= Objective =
Answer these three questions using the mailing list thread below.
1. How many messages does the thread contain?
2. In the first query, which column sets the descending sort order?
3. Whose message does the second message reply to?

= Document =
How do I bump a row to the front of sort efficiently

Started by Sam Saffronalmost 11 years ago12 messages
#1Sam Saffron
sam.saffron@gmail.com

I have this query:

select * from topics
order by case when id=1 then 0 else 1 end, bumped_at desc
limit 30

It works fine, bumps id 1 to the front of the sort fine but is
terribly inefficient and scans

OTH

"select * from topics where id = 1" is super fast

"select * from topics order by bumped_at desc limit 30" is super fast

Even this is fast, and logically equiv as id is primary key unique

select * from topic
where id = 1000
union all
select * from (
select * from topics
where id <> 1000
order by bumped_at desc
limit 30
) as x
limit 30

However, the contortions on the above query make it very un-ORM
friendly as I would need to define a view for it but would have no
clean way to pass limits and offsets in.

Is there any clean technique to bump up particular rows to the front
of a sort if a certain condition is met without paying a huge
performance hit?

--
Sent via pgsql-general mailing list (pgsql-general@postgresql.org)
To make changes to your subscription:
http://www.postgresql.org/mailpref/pgsql-general

#2David G Johnston
david.g.johnston@gmail.com
In reply to: Sam Saffron (#1)
Re: How do I bump a row to the front of sort efficiently

sam.saffron wrote

I have this query:

select * from topics
order by case when id=1 then 0 else 1 end, bumped_at desc
limit 30

It works fine, bumps id 1 to the front of the sort fine but is
terribly inefficient and scans

OTH

"select * from topics where id = 1" is super fast

"select * from topics order by bumped_at desc limit 30" is super fast

Even this is fast, and logically equiv as id is primary key unique

select * from topic
where id = 1000
union all
select * from (
select * from topics
where id <> 1000
order by bumped_at desc
limit 30
) as x
limit 30

However, the contortions on the above query make it very un-ORM
friendly as I would need to define a view for it but would have no
clean way to pass limits and offsets in.

Is there any clean technique to bump up particular rows to the front
of a sort if a certain condition is met without paying a huge
performance hit?

= Records provided =
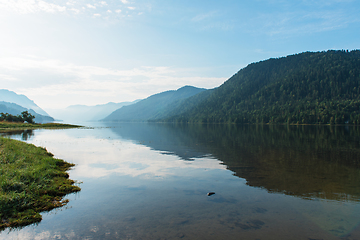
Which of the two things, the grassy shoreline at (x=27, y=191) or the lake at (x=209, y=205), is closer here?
the lake at (x=209, y=205)

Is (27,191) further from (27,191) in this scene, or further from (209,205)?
(209,205)

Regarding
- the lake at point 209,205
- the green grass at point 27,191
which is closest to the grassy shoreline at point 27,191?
the green grass at point 27,191

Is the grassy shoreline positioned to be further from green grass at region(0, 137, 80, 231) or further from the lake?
the lake

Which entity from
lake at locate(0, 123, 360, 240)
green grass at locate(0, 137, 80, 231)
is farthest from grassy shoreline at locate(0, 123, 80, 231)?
lake at locate(0, 123, 360, 240)

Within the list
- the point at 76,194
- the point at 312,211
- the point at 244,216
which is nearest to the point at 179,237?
the point at 244,216

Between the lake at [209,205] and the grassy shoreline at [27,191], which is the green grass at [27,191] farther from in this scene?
the lake at [209,205]

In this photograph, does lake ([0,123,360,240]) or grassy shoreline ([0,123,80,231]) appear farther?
grassy shoreline ([0,123,80,231])

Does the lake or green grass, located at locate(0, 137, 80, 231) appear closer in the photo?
the lake

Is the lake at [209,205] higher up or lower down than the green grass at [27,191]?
lower down

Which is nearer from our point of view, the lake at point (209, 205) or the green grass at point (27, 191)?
the lake at point (209, 205)

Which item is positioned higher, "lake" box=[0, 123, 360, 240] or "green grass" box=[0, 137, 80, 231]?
"green grass" box=[0, 137, 80, 231]

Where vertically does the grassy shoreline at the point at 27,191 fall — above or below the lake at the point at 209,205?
above

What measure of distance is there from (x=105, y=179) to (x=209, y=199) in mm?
10245

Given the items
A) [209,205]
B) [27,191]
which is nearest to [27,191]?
[27,191]
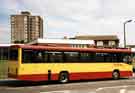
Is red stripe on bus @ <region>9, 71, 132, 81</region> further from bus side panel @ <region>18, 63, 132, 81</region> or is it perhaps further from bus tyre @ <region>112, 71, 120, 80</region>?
bus tyre @ <region>112, 71, 120, 80</region>

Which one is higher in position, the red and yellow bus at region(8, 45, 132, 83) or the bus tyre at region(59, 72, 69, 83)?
the red and yellow bus at region(8, 45, 132, 83)

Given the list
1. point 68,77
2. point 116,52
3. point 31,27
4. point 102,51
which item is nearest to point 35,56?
point 68,77

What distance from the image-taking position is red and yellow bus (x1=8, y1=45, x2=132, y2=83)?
21266 mm

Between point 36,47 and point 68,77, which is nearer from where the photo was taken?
point 36,47

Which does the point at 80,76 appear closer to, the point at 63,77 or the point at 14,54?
the point at 63,77

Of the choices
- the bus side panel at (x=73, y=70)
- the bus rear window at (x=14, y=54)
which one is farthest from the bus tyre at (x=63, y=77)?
the bus rear window at (x=14, y=54)

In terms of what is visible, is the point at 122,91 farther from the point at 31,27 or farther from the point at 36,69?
the point at 31,27

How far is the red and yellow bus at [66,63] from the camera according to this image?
21266 mm

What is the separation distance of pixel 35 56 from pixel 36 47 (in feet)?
2.01

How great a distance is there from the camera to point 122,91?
18328mm

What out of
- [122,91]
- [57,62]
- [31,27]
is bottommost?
[122,91]

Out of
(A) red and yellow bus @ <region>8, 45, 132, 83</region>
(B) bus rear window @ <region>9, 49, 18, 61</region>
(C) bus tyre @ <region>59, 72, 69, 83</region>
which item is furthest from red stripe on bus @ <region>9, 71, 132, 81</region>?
(B) bus rear window @ <region>9, 49, 18, 61</region>

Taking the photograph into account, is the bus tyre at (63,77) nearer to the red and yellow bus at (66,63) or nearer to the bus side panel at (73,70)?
the red and yellow bus at (66,63)

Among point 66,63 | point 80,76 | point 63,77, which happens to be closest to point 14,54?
point 66,63
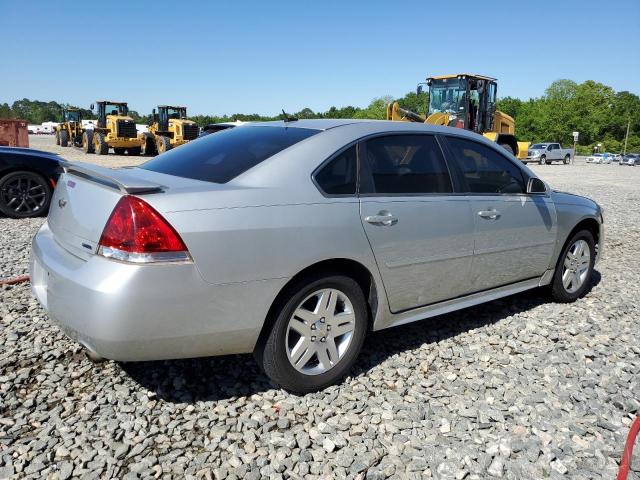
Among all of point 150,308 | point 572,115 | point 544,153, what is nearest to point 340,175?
point 150,308

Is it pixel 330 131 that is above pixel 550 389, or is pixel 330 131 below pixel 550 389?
above

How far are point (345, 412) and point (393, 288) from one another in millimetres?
804

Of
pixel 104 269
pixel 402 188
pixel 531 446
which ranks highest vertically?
pixel 402 188

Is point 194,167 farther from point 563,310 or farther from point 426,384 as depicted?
point 563,310

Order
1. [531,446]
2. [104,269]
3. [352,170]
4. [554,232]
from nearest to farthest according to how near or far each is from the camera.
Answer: [104,269] → [531,446] → [352,170] → [554,232]

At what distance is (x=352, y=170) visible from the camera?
10.1 feet

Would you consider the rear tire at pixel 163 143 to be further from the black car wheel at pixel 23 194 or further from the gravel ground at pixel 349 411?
A: the gravel ground at pixel 349 411

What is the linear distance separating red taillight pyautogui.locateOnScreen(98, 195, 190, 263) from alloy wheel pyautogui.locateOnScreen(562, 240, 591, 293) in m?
3.64

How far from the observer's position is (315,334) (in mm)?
2908

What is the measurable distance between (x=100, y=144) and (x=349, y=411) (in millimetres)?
25992

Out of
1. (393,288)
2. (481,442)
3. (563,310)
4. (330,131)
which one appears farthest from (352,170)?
(563,310)

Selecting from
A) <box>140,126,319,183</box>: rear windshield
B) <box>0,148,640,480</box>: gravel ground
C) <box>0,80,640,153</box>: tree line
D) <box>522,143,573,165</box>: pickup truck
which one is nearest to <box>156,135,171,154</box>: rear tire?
<box>0,148,640,480</box>: gravel ground

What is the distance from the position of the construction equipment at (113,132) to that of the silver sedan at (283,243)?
951 inches

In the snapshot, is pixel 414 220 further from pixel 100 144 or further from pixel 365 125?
pixel 100 144
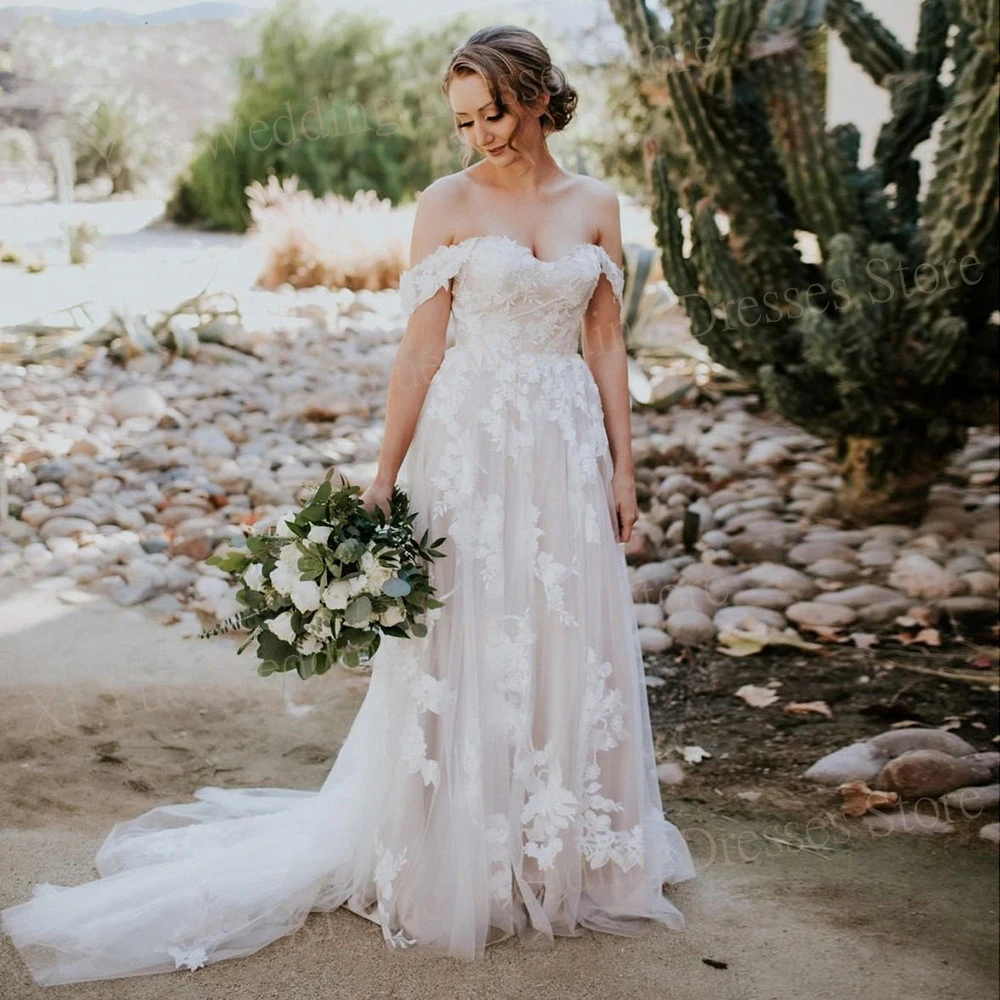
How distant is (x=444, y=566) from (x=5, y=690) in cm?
200

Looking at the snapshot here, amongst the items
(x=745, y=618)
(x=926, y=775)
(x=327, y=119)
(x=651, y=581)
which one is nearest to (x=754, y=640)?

= Result for this exercise =
1. 12
2. bumped_at
3. Sam Saffron (#1)